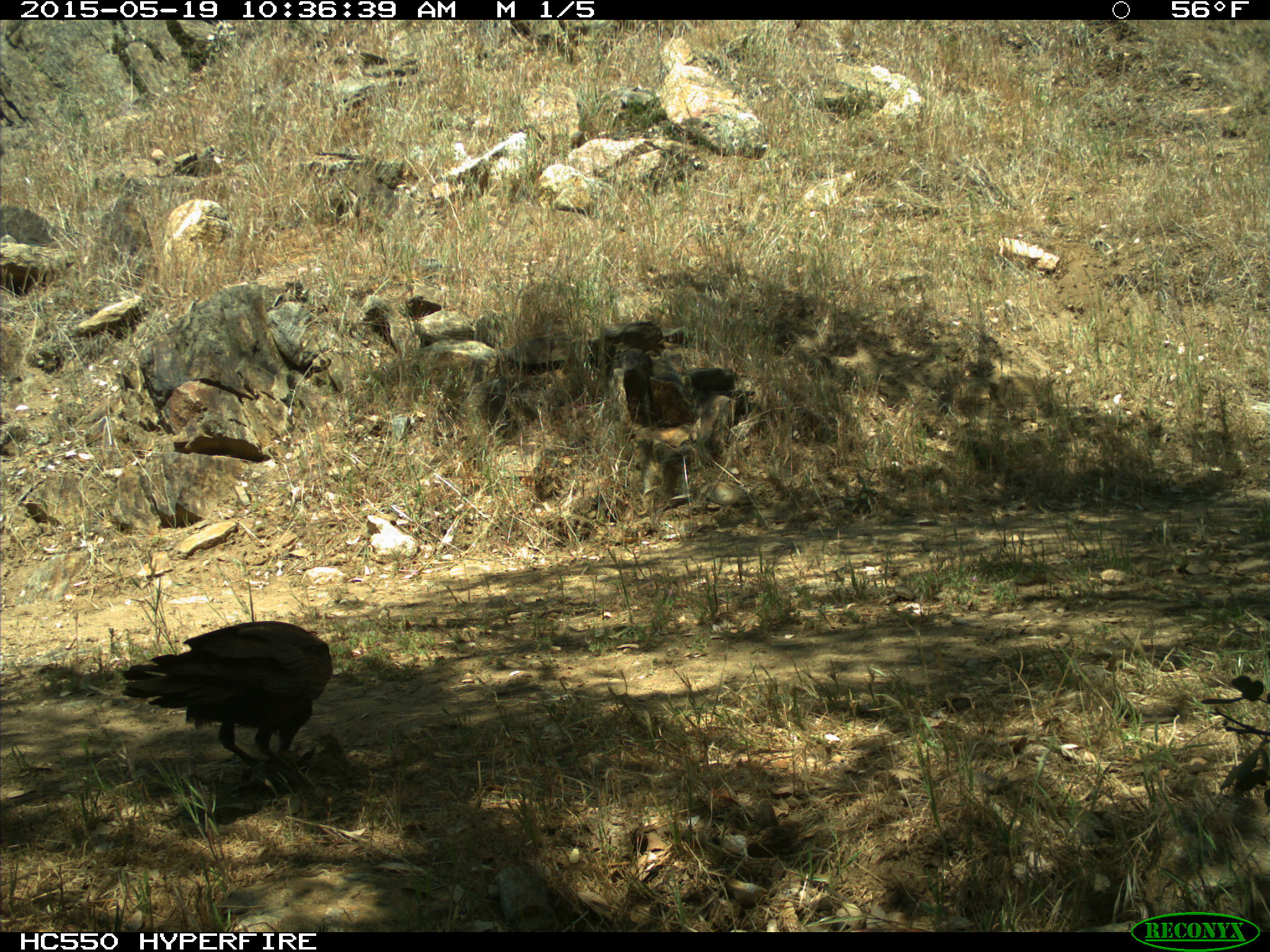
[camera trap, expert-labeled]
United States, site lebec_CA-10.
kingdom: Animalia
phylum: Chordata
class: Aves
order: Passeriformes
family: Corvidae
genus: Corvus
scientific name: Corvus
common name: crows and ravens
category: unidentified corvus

____________________

• _EXERCISE OBJECTIVE_
From the line with "class: Aves" to the final line of the entries above, return every line exactly as written.

• _TASK RESPONSE_
class: Aves
order: Passeriformes
family: Corvidae
genus: Corvus
scientific name: Corvus
common name: crows and ravens
category: unidentified corvus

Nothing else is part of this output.